Le nombre de déplacés internes s’élève, en date du 31 août 2020, à 679.000 personnes. Si la majorité des déplacements se font à l’intérieur des deux régions anglophones, les anglophones se réfugient également en nombre dans la zone francophone où ils vivent dans une grande précarité. De manière générale, leur sécurité y est garantie. Toutefois, les contrôles d’identité et les rafles des autorités semblent viser davantage les anglophones que d’autres communautés. Lors de contrôles, les personnes ne disposant pas de documents d’identité en règle peuvent être emmenées au commissariat et détenues si elles ne parviennent pas à monnayer leur libération. Sauf quelques cas isolés, les anglophones ne subissent pas de discriminations de la part des populations francophones. Les séparatistes ne s’en prennent pas aux déplacés réfugiés en zone francophone mais il n’est pas rare que des anglophones établis dans la région avant le conflit et jouissant de positions ou fonctions importantes voient leurs familles restées en région anglophone victimes de menaces, d’enlèvement ou de rackets.

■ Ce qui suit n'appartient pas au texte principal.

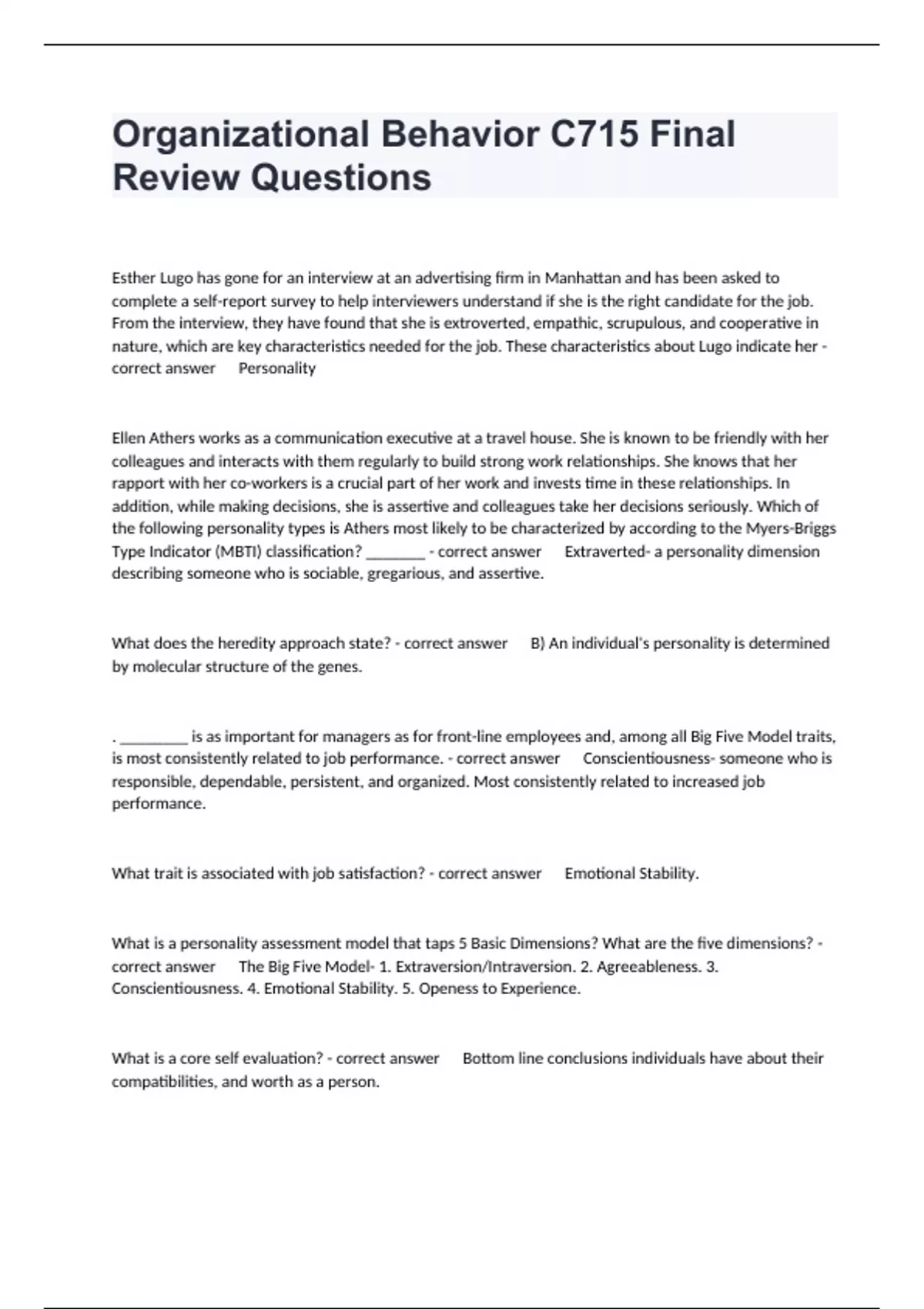 Organizational Behavior C715 Final Review Questions

Esther Lugo has gone for an interview at an advertising firm in Manhattan and has been asked to complete a self-report survey to help interviewers understand if she is the right candidate for the job. From the interview, they have found that she is extroverted, empathic, scrupulous, and cooperative in nature, which are key characteristics needed for the job. These characteristics about Lugo indicate her - correct answer Personality

Ellen Athers works as a communication executive at a travel house. She is known to be friendly with her colleagues and interacts with them regularly to build strong work relationships. She knows that her rapport with her co-workers is a crucial part of her work and invests time in these relationships. In addition, while making decisions, she is assertive and colleagues take her decisions seriously. Which of the following personality types is Athers most likely to be characterized by according to the Myers-Briggs Type Indicator (MBTI) classification? ________ - correct answer Extraverted- a personality dimension describing someone who is sociable, gregarious, and assertive.

What does the heredity approach state? - correct answer B) An individual's personality is determined by molecular structure of the genes.

. _________ is as important for managers as for front-line employees and, among all Big Five Model traits, is most consistently related to job performance. - correct answer Conscientiousness- someone who is responsible, dependable, persistent, and organized. Most consistently related to increased job performance.

What trait is associated with job satisfaction? - correct answer Emotional Stability.

What is a personality assessment model that taps 5 Basic Dimensions? What are the five dimensions? - correct answer The Big Five Model- 1. Extraversion/Intraversion. 2. Agreeableness. 3. Conscientiousness. 4. Emotional Stability. 5. Openess to Experience.

What is a core self evaluation? - correct answer Bottom line conclusions individuals have about their compatibilities, and worth as a person.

La vie quotidienne est largement impactée par le conflit. Les populations sont dans une situation sanitaire critique. La majorité des centres de santé ont été désertés ou ne sont plus en mesure de fonctionner normalement. L’aide humanitaire est réduite du fait de l’insécurité. Selon les estimations, 850.000 enfants sont déscolarisés et plus de 90 % des établissements scolaires des régions anglophones sont fermés en raison du boycott du système éducatif imposé par les séparatistes. La déscolarisation et l’errance font des jeunes une population à risque, tentée de s’engager dans des activités informelles voire criminelles pour quelques revenus (commerce transfrontalier, prostitution, enlèvements, vols, etc.). La sécurité alimentaire est également précaire : de nombreuses terres agricoles ont été abandonnées et certaines récoltes ont été détruites. Les barrages routiers formels et informels, utilisés tant par les autorités que par les groupes armés, ont rendu la circulation des personnes et des biens difficile et risquée. Néanmoins, l’accès à la zone anglophone par la route depuis la zone francophone, et vice versa, est possible. Des véhicules de transport en commun circulent mais avec difficulté et des risques imprévisibles. Des blocus prolongés ont été imposés par les séparatistes mais ont tendance à être moins respectés que les opérations villes mortes observées les lundis, lesquelles continuent à être suivies.

Politique de traitement

La politique définie par le commissaire général se fonde sur une analyse approfondie d’informations récentes et détaillées sur la situation générale dans le pays. Ces informations ont été recueillies de manière professionnelle auprès de diverses sources objectives, dont le Bureau européen d’appui en matière d’asile, le Haut-Commissariat aux réfugiés des Nations unies, des organisations internationales de défense des droits de l’homme, des organisations non gouvernementales, ainsi que la littérature spécialisée et les médias. Pour définir sa politique, le commissaire général ne se fonde donc pas exclusivement sur les COI Focus publiés sur le site du CGRA, qui ne traitent que de certains aspects particuliers de la situation du pays. Le fait qu’un COI Focus date d’un certain temps déjà ne signifie donc pas que la politique menée par le commissaire général ne soit plus d’actualité.

Pour examiner une demande d’asile, le commissaire général tient non seulement compte de la situation objective dans le pays d’origine à la date de la décision mais également de la situation individuelle et des circonstances personnelles du demandeur. Chaque demande d’asile est examinée au cas par cas. Le demandeur d’asile doit montrer de manière suffisamment concrète qu’il éprouve une crainte fondée de persécution ou court un risque réel d’atteintes graves. Il ne peut donc se contenter de renvoyer à la situation générale dans son pays mais doit également présenter des faits concrets et crédibles le concernant personnellement.

Pour ce pays, il n’y a pas une note de politique de traitement disponible sur le site Internet du CGRA.